New Zealand and Australia have a combined programme. There are five exams in all. I've cleared three of them. I've enrolled in another [course], which I hope to complete by the end of September, which will leave me with one more. So hopefully early next year, I should be a chartered accountant. Hopefully I won't have the need to exercise my education degree in the near future (laughs).
What was lockdown life like for you?
Luckily for us, it was the end of the domestic season in March, so I was focusing on finishing my Chartered Accountancy course. We had some relatives come over from India for a short break, and they sort of got caught in the lockdown. It's been quite nice to spend time with them and relax. It's been nice to get away from the game and refresh my batteries. I'm looking forward to getting back to training.
Accountancy is a very demanding course. How do you manage it alongside your cricket?
It works well, because I have a lot of time during the off season. Cricket training doesn't happen all day in winter, so I space my time that way, give myself enough time to do gym, study and cricket training. I do yoga, guided meditation, strength-based sessions. I mix them all up pretty well. This has become the norm over the last couple of months. I don't meditate to get something out of it. I just picked it up and it has given my mind some relaxation time. We do it together as a family.
And you're also a director in a start-up?
I used to work with an accounting firm called BDO. I have a good relationship with them, but because of the nature of Covid-19, the workforce is limited, so the opportunity to go back and work isn't there. They are willing to get me back on board should an opportunity come about again.
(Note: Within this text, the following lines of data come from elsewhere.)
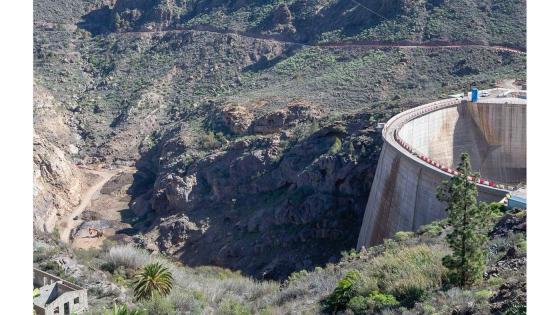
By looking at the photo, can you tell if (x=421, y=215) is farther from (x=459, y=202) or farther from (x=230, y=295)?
(x=459, y=202)

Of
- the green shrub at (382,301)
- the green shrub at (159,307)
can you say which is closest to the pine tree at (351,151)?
the green shrub at (159,307)

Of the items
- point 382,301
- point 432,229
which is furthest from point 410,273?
point 432,229

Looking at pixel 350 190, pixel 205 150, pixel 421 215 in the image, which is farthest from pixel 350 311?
pixel 205 150

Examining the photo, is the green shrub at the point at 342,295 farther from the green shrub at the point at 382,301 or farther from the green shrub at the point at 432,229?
the green shrub at the point at 432,229

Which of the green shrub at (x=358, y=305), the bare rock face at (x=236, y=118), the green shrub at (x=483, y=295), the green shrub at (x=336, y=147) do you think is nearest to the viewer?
the green shrub at (x=483, y=295)

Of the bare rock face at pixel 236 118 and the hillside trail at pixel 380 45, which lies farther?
the hillside trail at pixel 380 45

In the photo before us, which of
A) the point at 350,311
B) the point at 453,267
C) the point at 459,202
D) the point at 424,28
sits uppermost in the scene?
the point at 424,28

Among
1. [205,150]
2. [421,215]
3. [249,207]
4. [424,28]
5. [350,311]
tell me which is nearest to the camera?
[350,311]
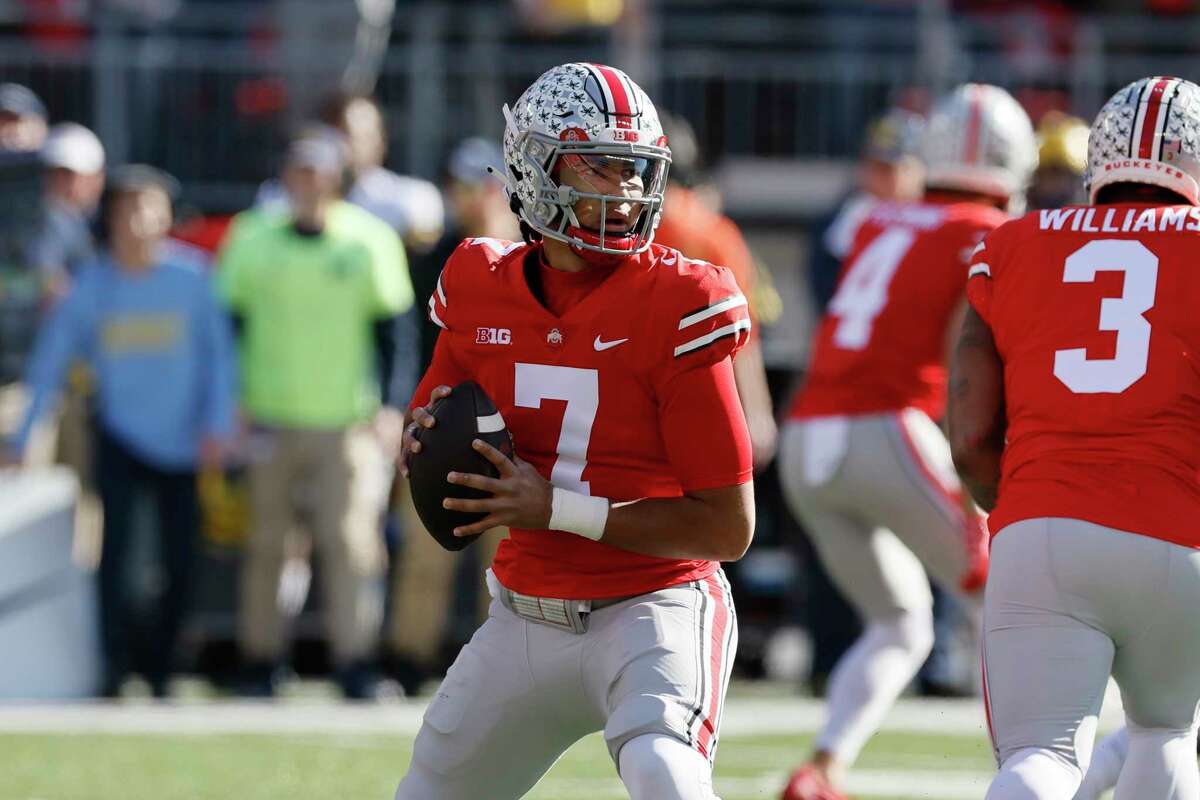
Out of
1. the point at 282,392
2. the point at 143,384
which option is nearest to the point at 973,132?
the point at 282,392

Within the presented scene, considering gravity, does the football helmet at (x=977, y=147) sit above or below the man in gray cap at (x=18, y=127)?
above

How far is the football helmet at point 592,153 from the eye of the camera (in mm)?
3900

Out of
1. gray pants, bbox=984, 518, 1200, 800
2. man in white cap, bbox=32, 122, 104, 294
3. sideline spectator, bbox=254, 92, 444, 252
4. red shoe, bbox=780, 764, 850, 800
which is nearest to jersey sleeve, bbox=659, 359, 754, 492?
gray pants, bbox=984, 518, 1200, 800

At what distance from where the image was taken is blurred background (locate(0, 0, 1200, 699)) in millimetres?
8836

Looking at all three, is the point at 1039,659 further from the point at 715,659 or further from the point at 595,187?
the point at 595,187

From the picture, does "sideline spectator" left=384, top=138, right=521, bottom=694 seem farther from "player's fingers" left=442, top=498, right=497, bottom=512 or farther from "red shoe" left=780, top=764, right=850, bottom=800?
"player's fingers" left=442, top=498, right=497, bottom=512

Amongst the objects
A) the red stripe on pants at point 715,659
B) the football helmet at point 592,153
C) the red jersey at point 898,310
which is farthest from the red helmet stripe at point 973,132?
the red stripe on pants at point 715,659

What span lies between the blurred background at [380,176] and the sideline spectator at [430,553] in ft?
0.04

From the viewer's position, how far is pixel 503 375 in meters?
3.97

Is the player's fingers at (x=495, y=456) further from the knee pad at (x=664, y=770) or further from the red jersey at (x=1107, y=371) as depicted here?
the red jersey at (x=1107, y=371)

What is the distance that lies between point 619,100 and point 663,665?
1012 millimetres

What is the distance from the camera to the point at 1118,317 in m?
3.98

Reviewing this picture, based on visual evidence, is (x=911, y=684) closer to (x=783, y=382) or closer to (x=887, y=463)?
(x=783, y=382)

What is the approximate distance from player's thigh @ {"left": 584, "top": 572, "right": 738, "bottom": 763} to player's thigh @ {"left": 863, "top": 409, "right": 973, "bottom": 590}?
2.24 m
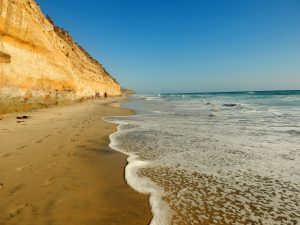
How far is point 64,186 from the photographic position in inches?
135

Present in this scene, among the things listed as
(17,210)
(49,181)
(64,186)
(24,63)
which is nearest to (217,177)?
(64,186)

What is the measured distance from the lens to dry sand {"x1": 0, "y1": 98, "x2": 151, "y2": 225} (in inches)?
103

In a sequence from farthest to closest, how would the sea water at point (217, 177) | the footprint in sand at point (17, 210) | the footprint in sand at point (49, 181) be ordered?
A: the footprint in sand at point (49, 181), the sea water at point (217, 177), the footprint in sand at point (17, 210)

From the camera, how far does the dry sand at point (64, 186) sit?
8.62 feet

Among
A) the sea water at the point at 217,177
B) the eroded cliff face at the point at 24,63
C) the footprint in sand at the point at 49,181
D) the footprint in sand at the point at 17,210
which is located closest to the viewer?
the footprint in sand at the point at 17,210

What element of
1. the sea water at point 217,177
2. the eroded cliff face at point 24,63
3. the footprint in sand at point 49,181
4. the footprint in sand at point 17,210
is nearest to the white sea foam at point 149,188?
the sea water at point 217,177

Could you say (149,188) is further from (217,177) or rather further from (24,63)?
(24,63)

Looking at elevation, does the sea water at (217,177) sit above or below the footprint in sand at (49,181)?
below

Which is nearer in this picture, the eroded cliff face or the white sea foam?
the white sea foam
I'm currently working on a cricket app, focusing on technology and the design aspect of it. We've spent a lot of time ideating, debating, coding, processing, developing it. I'm excited by what it will bring to cricket and the cricket community. We're targeting a September launch. When it's out, hopefully it will be well-received and benefit the cricket community, not just in New Zealand but globally.
How do you look at where you stand at 31?
I feel I have a good few years ahead. I've identified a few technical aspects and the mental side - hopefully it will help me enjoy [myself] and put up performances at the domestic level. I don't want to chase it too hard. Hopefully that will result in good performances that will help me get back.